I would appreciate if you could please advise as to where I can find details on design guidelines for the CNN components (Convolution, Pooling, Transe Convolution, the number of filters to use…etc).
It all seems a black box so far. I understand that the filters are learnt but what features are they extracting and how. How to decide how many of them and in what order for a particular task?
All the literature seems to be pointing to is trial and error in terms of the sequence of blocks and the number of those blocks to be used along with a binary number (2^) of filters which tend to double in every stage.
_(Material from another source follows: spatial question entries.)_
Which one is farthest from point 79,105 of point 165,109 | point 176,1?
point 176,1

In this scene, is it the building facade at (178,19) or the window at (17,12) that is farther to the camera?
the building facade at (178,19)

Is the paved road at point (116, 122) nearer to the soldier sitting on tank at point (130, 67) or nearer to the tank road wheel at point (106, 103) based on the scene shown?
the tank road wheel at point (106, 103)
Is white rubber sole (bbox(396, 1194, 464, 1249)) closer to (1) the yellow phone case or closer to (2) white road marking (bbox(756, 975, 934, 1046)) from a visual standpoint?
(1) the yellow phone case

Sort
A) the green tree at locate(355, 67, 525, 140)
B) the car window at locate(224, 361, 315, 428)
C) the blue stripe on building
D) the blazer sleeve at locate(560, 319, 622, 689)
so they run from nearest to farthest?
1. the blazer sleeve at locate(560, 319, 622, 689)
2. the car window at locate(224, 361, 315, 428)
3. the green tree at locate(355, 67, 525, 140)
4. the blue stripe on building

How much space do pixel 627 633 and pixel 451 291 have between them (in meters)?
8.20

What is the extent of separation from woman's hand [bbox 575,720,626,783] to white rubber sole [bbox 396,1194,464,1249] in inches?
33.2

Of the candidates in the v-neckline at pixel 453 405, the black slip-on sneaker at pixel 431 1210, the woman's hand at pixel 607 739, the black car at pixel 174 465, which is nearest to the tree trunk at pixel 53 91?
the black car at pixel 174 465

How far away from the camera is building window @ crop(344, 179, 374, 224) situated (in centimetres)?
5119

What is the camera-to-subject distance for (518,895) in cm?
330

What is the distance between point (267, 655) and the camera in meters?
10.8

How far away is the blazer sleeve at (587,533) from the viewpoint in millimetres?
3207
Grateful for more information on the topic.
It is mostly a trial and error process that’s why. You can use similar model to your application and searching techniques to maximize performance but still its a trial and error process.
Noted thanks for your quick reply.
A quick one, what do you guys recommend taking next after finishing DLS:
Tensorflow Developer Prof. Certifcate
After DLS better take TF developer dhe MLOps needs mos advanced knowledge.
As a follow up to this thread, I skimmed through the first 3 weeks of Tensorflow Developer Prof. Certifcate, and it seems that the majority of the ideas and implementation in this course are already covered in DLS.
I am writing this to seek input/guidance whether there is still value in Tensorflow Developer Prof. Certifcate set of courses or should I go straight to NLP Specialization.
There are additional concepts in the TF stream of courses for sure and tensorflow is very widely used in machine learning these days.